On 03/15/2007 09:19:55 PM, Bruce Feist wrote:
Tim wrote:

Other metric measures do have easily understandable correlations (a
litre of water weighs a kilogram, and so on).

I'm coming into this conversation late; please forgive me if I'm saying something that's irrelevant or obvious to everyone. (I did check older messages, but only a dozen or so.) Also, I might be being somewhat innacurate -- my comment is based on what I remember from learning metric in the 1970s.

The link for a meter, or rather a centimeter, is mathematical rather than physical: a cubic centimeter is a milliliter. I don't know how this relates to the redefinitions -- do they implicitly redefine a liter? What's the dependency -- is a milliliter based on a centimeter, and a gram on a milliliter, or is it reversed, or neither?

Bother. I was trying to supply an answer, and instead I've asked more questions.

Aren't those the best answers? The ones that result in more questions??

I hit on the wikipedia for this, and got even more than I vaguely remembered. And I'm supposed to be aware of much of this...

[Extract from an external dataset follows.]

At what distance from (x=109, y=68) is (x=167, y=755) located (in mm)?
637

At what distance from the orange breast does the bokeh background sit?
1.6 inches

About 1790, there were two suggestions for defining a unit of length, either a pendulum with a half period of one second, or one ten millionth of one quarter of a meridian of the earth. The pendulum had to be dropped because the earth's gravitational field varies measurably, causing the pendulum's half perion to vary. A seven year surveying effort (1792-1799) gave a meter off by 0.2mm or so. In 1870, the meter was set to the distance between two marks on a platinum/iridium bar at a temperature of melting ice. In 1960, the standard was shifted to the orange-red emision line of Krypton-86 in a vacuum, although the old standard is still maintained. The Krypton definition is the one I remember, but this was replaced in 1983 by defining the meter in terms of time and the speed of light.

The relationship between a gram and the milililer of water at 4 degree Centigrade is apparently the original definition of the gram. (Well, actually water at the melting point of ice, but the 4 degree point was quickly switched to) The current standard kilogram was adopted later, and I haven't found quite the reason.